The Vascular Laboratory at Danbury Hospital is one of just 30 in the U.S. to be accredited by the Intersocietal Commission for the Accreditation of Vascular Laboratories (ICAVL) in all five areas of vascular testing, including:
- Carotid duplex
- Transcranial Doppler (TCD)
- Venous duplex
- Arterial testing
- Abdominal vascular duplex
This ranks our Vascular Laboratory among the top two percent in the nation for high-quality testing for vascular disease.
Danbury Hospital’s vascular surgery team has expertise in the diagnosis and treatment of peripheral vascular disorders, including:
- VNUS Closure®: This catheter-based technique utilizes radiofrequency to seal shut the vein, clinically proven to cause less pain and bruising than laser or surgical treatments.
- Microphlebectomy: Larger veins may be removed through tiny skin punctures. This outpatient procedure uses small incisions that do not require stitches.
- Sclerotherapy: Small veins can be treated with injection of a detergent-type agent, which reroutes blood to healthier veins.
- Carotid Duplex: Ultrasound is used to evaluate the carotid arteries located in the neck that feed the brain with blood. Gel is applied to the skin of the neck. A transducer is then placed on the gel-covered areas to obtain images and evaluate the blood flow in the arteries. Your doctor may order this test if you have physical examination findings or symptoms that suggest that you may have a blockage in the carotid artery.
- Transcranial Doppler (TCD): This exam evaluates the blood vessels that supply the brain within the skull. It is performed with a small transducer that is placed on the skin of the face and head.
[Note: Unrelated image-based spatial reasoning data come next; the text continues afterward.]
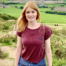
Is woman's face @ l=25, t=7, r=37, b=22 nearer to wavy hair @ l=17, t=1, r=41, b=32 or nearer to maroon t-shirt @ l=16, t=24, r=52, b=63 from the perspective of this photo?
wavy hair @ l=17, t=1, r=41, b=32

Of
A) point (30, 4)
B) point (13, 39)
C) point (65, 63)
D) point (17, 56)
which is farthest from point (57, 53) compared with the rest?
point (30, 4)

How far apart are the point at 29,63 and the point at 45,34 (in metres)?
0.51

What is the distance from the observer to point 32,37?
1.45 meters

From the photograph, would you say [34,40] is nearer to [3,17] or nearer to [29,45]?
[29,45]

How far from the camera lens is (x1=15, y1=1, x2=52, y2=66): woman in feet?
4.74

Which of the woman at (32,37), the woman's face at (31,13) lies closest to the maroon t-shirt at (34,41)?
the woman at (32,37)

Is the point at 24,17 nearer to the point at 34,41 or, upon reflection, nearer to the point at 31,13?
the point at 31,13

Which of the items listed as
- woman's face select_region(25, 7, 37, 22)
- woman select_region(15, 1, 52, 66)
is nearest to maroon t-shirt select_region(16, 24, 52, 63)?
woman select_region(15, 1, 52, 66)

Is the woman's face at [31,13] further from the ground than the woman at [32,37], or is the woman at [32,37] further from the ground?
the woman's face at [31,13]

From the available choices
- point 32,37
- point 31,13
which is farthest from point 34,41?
point 31,13

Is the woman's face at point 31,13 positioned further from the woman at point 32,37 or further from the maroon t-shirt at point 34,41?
the maroon t-shirt at point 34,41

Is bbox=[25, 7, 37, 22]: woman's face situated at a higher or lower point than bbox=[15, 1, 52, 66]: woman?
higher

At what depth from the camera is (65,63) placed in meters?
3.52

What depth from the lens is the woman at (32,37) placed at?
1.44 meters
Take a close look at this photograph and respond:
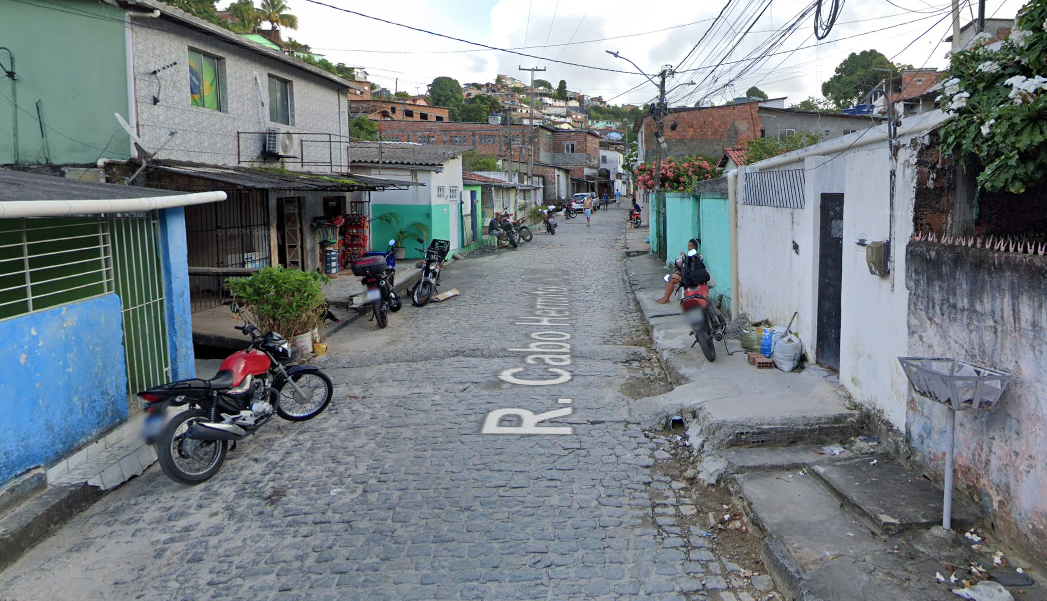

- Venous Duplex: Also called a Doppler examination, ultrasound is used to evaluate the veins that carry blood to the heart from the legs or arms. Gel is applied to the skin of the legs or arms. A transducer is then placed on the gel-covered areas to obtain images and evaluate blood flow in the veins. Your doctor may order this to evaluate the cause of pain or swelling in your legs or arms.
- Arterial Testing
- Arterial Duplex: Also called a Doppler examination, ultrasound is used to evaluate the arteries that feed the arms and legs with blood. Gel is applied to the skin of the legs or arms. A transducer is then placed on the gel-covered areas to obtain images and evaluate the blood flow in the arms or legs. Your doctor may order this test to evaluate the cause of pain in the leg muscles with walking.
- Arterial Pressures and Waveforms: Ultrasound and blood pressure cuffs are used to evaluate the arteries that supply the arms and legs with blood. Several blood pressure cuffs are placed in various locations on the legs or arms. When inflated, the cuffs provide blood pressure readings as well as waveforms. This test will locate areas of blockage with in the arteries. Your doctor may order this test to evaluate the cause of pain in the leg muscles with walking.
- Abdominal Vascular Duplex: Also called a Doppler examination, ultrasound is used to evaluate the blood vessels that bring blood to and away from the abdominal organs. The aorta, the main blood vessel in the body, is also imaged to evaluate for aneurysms and or blockages. Gel is applied to the abdomen. A transducer is then placed on the gel-covered areas to obtain images and evaluate blood flow in the arteries and/or veins.
- Abdominal aortic aneurysm repair
- Thoracic aneurysm repair
- Carotid endarterectomy
- Lower and upper extremity arterial revascularization
- Renal and visceral arterial revascularization
- Vascular exposure for spine procedures
- Percutaneous Transluminal Angioplasty (PTA) and Stenting: Following a small needle puncture in an artery in your arm or groin, a long, thin, flexible tube called a balloon-tip catheter is inserted. The catheter is guided through the arteries to the location of the blockage, where it is inflated. The balloon pushes the plaque in the artery against the artery walls, widening the vessel. At this point, if the result is not optimal, your vascular surgeon may place a tiny mesh-metal tube, called a stent, into the narrowed artery to prop it open.
- Endovascular Aneurysm Repair (EVAR): This minimally invasive procedure corrects abdominal aortic aneurysms in less time than traditional open repair and can also be done under local or spinal anesthesia. Small incisions are made in both groins for image-guided placement of catheters containing self-expanding covered stents. Benefits of this procedure include a dramatically shorter hospital stay (2-3 days vs. 7-10 for traditional surgery) and a quicker total recovery time (one week vs. 6 weeks).
- Thrombolytic (Lytic) Therapy: Arterial blockages in the arms, legs or can often be reopened with the use drugs called lytic agents. Administered through a small catheter in the artery, lytic agents dissolve the clot, avoiding the need for surgery. Lytic therapy can also be used to dissolve clots in the large veins of the arms and legs in order to preserve vein valve function and prevent pulmonary embolism.